Written request =>
Pull out each line below that contains the word "look", treating uppercase and lowercase as different.
*** Given information
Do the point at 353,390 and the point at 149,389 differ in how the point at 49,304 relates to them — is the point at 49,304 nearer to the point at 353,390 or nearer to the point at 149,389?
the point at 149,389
******
*** Given information
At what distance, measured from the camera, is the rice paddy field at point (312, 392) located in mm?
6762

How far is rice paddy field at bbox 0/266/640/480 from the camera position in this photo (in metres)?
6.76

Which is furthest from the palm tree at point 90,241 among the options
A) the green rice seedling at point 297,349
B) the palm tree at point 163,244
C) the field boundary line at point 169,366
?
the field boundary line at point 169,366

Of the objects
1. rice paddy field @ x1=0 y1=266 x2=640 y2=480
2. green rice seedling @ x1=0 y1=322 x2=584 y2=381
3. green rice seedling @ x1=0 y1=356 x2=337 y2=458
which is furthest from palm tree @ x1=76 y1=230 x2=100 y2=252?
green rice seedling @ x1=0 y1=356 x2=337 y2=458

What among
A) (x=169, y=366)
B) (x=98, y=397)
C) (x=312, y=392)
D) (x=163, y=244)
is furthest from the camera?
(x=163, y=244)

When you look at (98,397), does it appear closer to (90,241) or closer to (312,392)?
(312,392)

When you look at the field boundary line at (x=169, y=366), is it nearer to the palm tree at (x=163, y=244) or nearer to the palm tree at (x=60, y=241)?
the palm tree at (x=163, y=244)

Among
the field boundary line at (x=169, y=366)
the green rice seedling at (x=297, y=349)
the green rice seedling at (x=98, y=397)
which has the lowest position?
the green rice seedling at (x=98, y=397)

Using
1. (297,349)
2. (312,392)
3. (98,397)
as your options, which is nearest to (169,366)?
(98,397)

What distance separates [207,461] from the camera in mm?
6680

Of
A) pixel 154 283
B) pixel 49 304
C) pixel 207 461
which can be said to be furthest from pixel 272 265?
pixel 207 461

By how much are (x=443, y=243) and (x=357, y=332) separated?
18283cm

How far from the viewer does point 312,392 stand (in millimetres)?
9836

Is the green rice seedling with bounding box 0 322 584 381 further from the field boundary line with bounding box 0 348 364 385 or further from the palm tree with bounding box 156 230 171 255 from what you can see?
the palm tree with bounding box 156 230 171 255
******
Reply to the exercise =>
When you look at (98,397), does it appear closer to (90,241) or closer to (312,392)?
When you look at the field boundary line at (x=169, y=366), is it nearer to the palm tree at (x=163, y=244) or nearer to the palm tree at (x=60, y=241)?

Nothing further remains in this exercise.